Sappiamo che Federico, sconfortato dalla morte prematura del cognato Alfonso e dal propagarsi di un’ epidemia tra il seguito reale ritemprò il proprio spirito nelle terre lentinesi, sia al Biviere che nei boschi del Murgo. Nel 1223, dopo aver domato la rivolta musulmana di Sicilia, relegò una parte dei ribelli ai castra di Lentini e Siracusa (Pisani-Baudo 1908). Dieci anni dopo convocò a Lentini il Parlamento siciliano (in solemni colloquio apud Leontinum). Ricca di nomi lentinesi poi si rivela la corte federiciana a cominciare dal famoso Riccardo sino a Jacopo e a Giovanni. Riguardo la costruzione del castrum i documenti più importanti, come già accennato, sono le famose lettere lodigiane del 1239 inviate da Federico in particolare al praefectus novorum aedificiorum, Riccardo. Apprendiamo notizie sui lavori e sull’approvvigionamento al Castrum Vetus che ci permettono di porre i termini cronologici del cantiere tra il 1223 e il 1239.------------------- Dal testo si evince che Riccardo aveva fatto rinnovare le mura del castello inserendovi tre torri per potenziare la difesa e che i rifacimenti riguardano la parte muraria rivolta verso il “castello nuovo”, della cui esistenza veniamo automaticamente a conoscenza poiché nulla ci è pervenuto. Nello stesso tempo vengono riportati i due diversi termini: castrum per il “Castellaccio” e castellum per quello non più esistente. Le rovine del Vetus furono viste e descritte da storici e annalisti come il Fazello l’Arezzo e l’Amico, sin dal XVI secolo. L’archeologo Paolo Orsi riteneva che il Castellaccio, ”sorgeva “sulle rovine di altri più antichi: chè ampi tagli nelle pareti rocciose, e scarpate di massi alludono ad opere di età anteriore: qui fu il perno della difesa della piccola Leonzio medievale, più arretrato della linea greca”. Nello stesso testo l’archeologo roveretano ci informa che il 10 marzo del 1931, insieme all’inseparabile disegnatore R. Carta, al restauratore G. Damico e al prof. G. Agnello, ispezionò meticolosamente il sito: “così l’archeologo e il medioevalista sentivano il bisogno di comperarsi, controllando a vicenda le loro impressioni, i loro pareri”.

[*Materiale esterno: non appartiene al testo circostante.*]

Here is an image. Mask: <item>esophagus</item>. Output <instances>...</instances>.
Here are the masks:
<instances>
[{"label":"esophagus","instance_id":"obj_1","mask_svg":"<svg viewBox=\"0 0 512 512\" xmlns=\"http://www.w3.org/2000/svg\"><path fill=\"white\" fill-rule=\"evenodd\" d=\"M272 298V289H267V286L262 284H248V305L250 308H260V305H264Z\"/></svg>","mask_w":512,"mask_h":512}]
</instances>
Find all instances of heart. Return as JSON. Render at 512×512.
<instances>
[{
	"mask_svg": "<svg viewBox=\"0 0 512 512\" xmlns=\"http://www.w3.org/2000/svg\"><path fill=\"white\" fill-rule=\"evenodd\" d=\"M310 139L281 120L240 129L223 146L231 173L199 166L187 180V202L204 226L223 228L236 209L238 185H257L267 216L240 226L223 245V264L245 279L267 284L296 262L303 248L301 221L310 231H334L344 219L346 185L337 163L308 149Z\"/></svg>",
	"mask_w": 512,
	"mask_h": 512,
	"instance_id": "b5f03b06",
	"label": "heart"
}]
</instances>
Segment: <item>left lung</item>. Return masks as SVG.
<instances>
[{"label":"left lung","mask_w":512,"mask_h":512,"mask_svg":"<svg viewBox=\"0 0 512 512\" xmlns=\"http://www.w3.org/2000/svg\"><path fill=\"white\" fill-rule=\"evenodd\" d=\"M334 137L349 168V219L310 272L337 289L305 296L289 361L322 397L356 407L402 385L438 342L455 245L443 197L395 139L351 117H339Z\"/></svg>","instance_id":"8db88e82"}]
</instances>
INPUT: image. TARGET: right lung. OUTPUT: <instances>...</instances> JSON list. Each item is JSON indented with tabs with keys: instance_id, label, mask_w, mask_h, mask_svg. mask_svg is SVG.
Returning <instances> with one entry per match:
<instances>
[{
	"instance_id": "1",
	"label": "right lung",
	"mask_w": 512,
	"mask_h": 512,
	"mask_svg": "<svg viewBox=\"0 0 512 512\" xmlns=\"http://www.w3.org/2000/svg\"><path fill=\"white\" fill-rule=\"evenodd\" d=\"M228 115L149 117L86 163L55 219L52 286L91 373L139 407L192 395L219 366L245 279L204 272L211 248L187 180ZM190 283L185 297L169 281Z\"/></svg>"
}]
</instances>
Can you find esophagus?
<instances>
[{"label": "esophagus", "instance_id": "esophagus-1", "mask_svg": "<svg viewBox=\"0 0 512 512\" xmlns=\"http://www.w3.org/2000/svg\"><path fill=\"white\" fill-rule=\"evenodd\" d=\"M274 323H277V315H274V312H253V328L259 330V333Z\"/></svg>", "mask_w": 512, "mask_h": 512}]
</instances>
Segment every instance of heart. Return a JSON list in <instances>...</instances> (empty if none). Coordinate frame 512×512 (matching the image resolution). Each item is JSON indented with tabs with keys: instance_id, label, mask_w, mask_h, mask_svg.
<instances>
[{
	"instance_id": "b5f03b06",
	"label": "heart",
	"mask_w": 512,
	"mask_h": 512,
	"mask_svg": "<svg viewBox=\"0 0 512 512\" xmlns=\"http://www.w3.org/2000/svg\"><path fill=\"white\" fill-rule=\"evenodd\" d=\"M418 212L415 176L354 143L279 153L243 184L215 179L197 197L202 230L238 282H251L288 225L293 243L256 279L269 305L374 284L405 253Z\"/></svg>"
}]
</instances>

L’ Orsi ritenne che il Castellaccio fosse decisamente federiciano: “Non abbiamo osservato un solo masso che si possa dichiarare greco, ed anche le numerose sigle di cui tutta l’opera è costellata non sono affatto greche, ma rispondono allo scrupolo con quelle del castello Maniace di Siracusa […] E svevo per eccellenza è il grande ambiente sotterraneo con volta ogivale nel centro del colle. Si deve ritenere che gli ingegneri militari del gran Federico abbiano fatto un repulisti generale di quanto esisteva di più antico del colle, traendone abbondante materiale lapideo, di nuovo riquadrato ed adattato alla nuova opera”. ----------- Anche per i fossati, probabilmente preesistenti nelle linee generali, Orsi si esprime allo stesso modo e, in particolare per quello settentrionale, che ritenne totalmente ampliato e rinnovato da parte delle maestranze federiciane (P. Orsi in “Scavi di Leontini-Lentini”, Società Magna Grecia, 1931). Sullo stato di abbandono del sito così si esprimeva G. Agnello nel 1935: ”l’opera tenace di trasformazione agricola, secondata dall’incessante azione degli agenti atmosferici, tende a livellarne i ruderi che si disgregano e spariscono sotto ingenti masse di terra, mentre la vegetazione rigogliosa nel oscura la visione con la sua densa macchia verde… Forse tra un secolo, se un più pietoso culto per le glorie patrie non si appresti a salvare dallo sfacelo le ultime rovine, del glorioso castello sarà sparita ogni traccia”. Soltanto nel 1986 vennero pubblicati i risultati dei primi interventi di restauro e valorizzazione del Castellaccio di Lentini operati dalla Sovrintendenza ai Beni Culturali di Catania (A. Pavone “Primi interventi di restauro e valorizzazione del Castellaccio di Lentini” in Un trentennio di indagini nel territorio di Lentini antica), con la collaborazione di quella di Siracusa, che hanno però interessato soltanto l’ambiente sotterraneo.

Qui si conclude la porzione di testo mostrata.